Brand Name: Zeldox
Active Ingredient: ziprasidone
Indication: Treatment of schizophrenia
Company Name: Pfizer Inc
Availability: FDA Advisory Committee recommended drug for approval on July 20, 2000
Schizophrenia afflicts some one percent of the world’s population and requires lifelong treatment. In the US alone, the illness costs the country more than $104 billion in hospital costs, medications, health-care services, and lost productivity. The antipsychotic drugs currently used to treat schizophrenia, such as haloperidol, are associated with side effects such as tardive dyskinesia and weight gain. Drug Zeldox (ziprasidone) – that is just as effective as haloperidol but without the movement disorders and weight gain associated with currently available treatments.
Manufactured by Pfizer Inc., Zeldox received a recommendation for approval from an FDA Advisory Committee on July 20, 2000. It has been shown to be effective in treating a wide range of positive, negative, and depressive symptoms associated with schizophrenia, including visual and auditory hallucinations and delusions, blunted affect, social withdrawal, and lack of motivation.
How It Works
Zeldox works by antagonizing serotonin and dopamine in the nervous system.
Zeldox: Clinical Study Results
The efficacy of Zeldox for treating schizophrenia has been demonstrated in worldwide clinical trials of more than 4,500 patients.
In one study, 90 patients with schizophrenia or schizoaffective disorder received one of four doses of Zeldox (4 mg/day, 10 mg/day, 40 g/day, or 160 mg/day) or haloperidol 15 mg/day for 4 weeks. There was significantly greater improvement among the Zeldox groups in the Clinical Global Impression Severity (CGI-S) score but not the Brief Psychiatric Rating Scale (BPRS) total score.
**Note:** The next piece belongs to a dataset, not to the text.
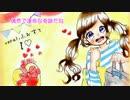 ♚ I ♥/ふぉすて【オリジナルMV】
BPRS total and Psychosis scores and CGI-S scores were comparable between the 160 mg Zeldox group and the haloperidol group and showed that Zeldox 160 mg/day and haloperidol were superior to Zeldox 4 mg/day. On all assessments of clinical efficacy, the improvements associated with Zeldox 4 mg/day, 10 mg/day, and 40 mg/day were similar. However, Zeldox had a lower potential to induce extrapyramidal symptoms than haloperidol.
Another study compared Zeldox 40 mg/day and 120 mg/day with placebo in 139 patients with an acute exacerbation of schizophrenia or schizoaffective disorder who were treated for 28 days. Zeldox 120 mg/day was significantly more effective than placebo in improving Brief Psychiatric Rating Scale (BPRS) total, CGI-S, BPRS depression cluster, and BPRS anergia cluster scores.
A third study compared Zeldox 80 mg/day and 160 mg/day with placebo in 302 patients with an acute exacerbation of schizophrenia or schizoaffective disorder who were treated for 28 days. Both doses of Zeldox produced significant improvements in psychological scale scores compared to placebo, and Zeldox 160 mg/day significantly improved depression symptoms in patients with clinically significant depression at baseline.
The most common adverse events associated with Zeldox were mild dyspepsia, nausea, dizziness, headache, somnolence, and constipation. These side effects were generally of mild to moderate severity and rarely led to discontinuation of the drug.